His art is surprising but is not alarming [n'inquiète pas].

What is surprising and what is alarming - Le Fauconnier is particularly good at showing how different they are. The surprising indicates the feeling that accompanies an effort that remains for ever unfinished, it contains within itself the idea of revelation; the alarming implies a wilfully false understanding of the past.

Le Fauconnier situates his idea, which is particularly inaccessible to those who cannot stop talking about order and style, in a vast equilibrium of numbers. Making use of the riches of both the intelligence and the senses without preferring one to the other, he is able to put up with 'a certain coefficient of naturalism' - just what is needed to satisfy the requirements of a normal sensibility without throwing the mind into darkness. He does not allow charm to stumble into the space that is reserved for force, that one of the terms of the generous formulation he has adopted should draw attention to itself at the expense of the others. There is a precise link binding the constituent parts of the painting together into blocks that cannot in any way be altered. Le Fauconnier reaches the highest level of evocative power - solemn magnificence [la grandeur] is the mode of beauty he has chosen.

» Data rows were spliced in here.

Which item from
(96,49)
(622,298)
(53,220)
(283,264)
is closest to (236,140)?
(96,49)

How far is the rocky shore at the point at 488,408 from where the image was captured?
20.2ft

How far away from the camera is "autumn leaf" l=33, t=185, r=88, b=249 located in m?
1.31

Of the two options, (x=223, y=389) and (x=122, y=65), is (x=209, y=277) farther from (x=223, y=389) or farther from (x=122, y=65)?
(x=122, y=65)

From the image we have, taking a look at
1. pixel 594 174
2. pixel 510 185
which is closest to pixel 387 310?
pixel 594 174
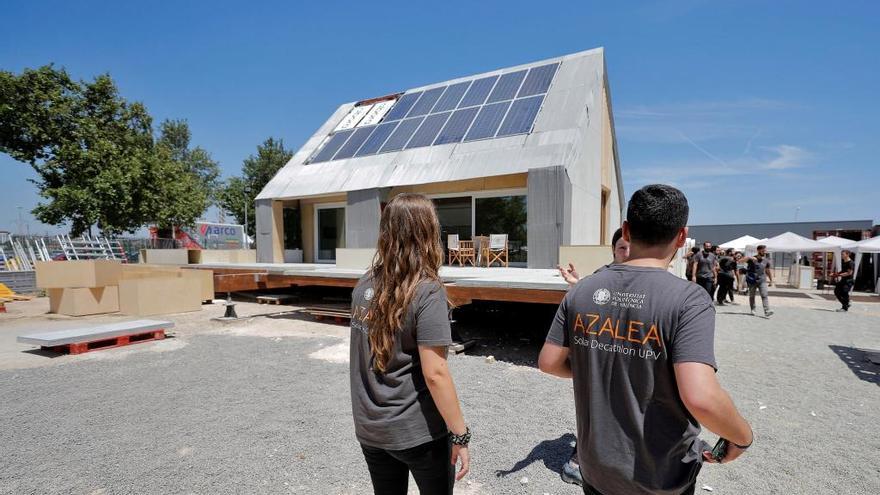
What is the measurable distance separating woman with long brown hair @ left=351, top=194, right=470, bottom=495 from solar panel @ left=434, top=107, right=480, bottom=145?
36.3 feet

Independently of the deformations of the ignorant, or of stylisations that are frigid, form - which has for too many centuries been treated simply as the inanimate support for colour - is once again recovering its rights to life, to instability. To find in the Egyptians, the Greeks, the Chinese, what we need to respond to our modern desires, that is certainly a great admission of impotence! But if we abandon the ancient world to the archaeologist, old coins to the numismatist, and do not admit to the title of 'beauty' things whose prestige, dubious and indirect as it is, is perhaps drawn solely from the fact that are ancient - that does not mean, I repeat, that we pretend to want to have nothing to do with tradition. Tradition is in us, it is an acquisition of the subconscious, we don't have to think about it. We should stop for a moment before the Masters, listen to what they have to say ... and pass on. The flames of the Single Fire as they flare up progressively follow one upon the other too rapidly for us to take the time to admire them. Quickly, today's error becomes a truth, more complete than the truth of the past, and it quickly becomes an error again, to give birth to a truth that is richer still.

Aphrodite, the Venus we find in the museums, the archetype of the perfection of form, does not crystallise the Absolute any more than do the figurines of Oceania, Christian demons, the landscapes of Hiroshige Matonaga. Only the idleness of eroticism gives her any pretensions to eternity [seule la paresse des érotismes fit son éternité]. A sign that has sprung from the alphabet of a dead language, the marble goddess has become an abstract goddess; I hope she will go off and assume her proper place somewhere very far away from us in some Platonist hierarchy.

There was a time when one said of a woman: she is one of the infantas of Velasquez! Now we say: she is a blonde by Renoir! I have no doubt that tomorrow people will be saying: she is exuberant like a Delaunay, noble like a Le Fauconnier, lovely like a Braque or, simply, like a Picasso.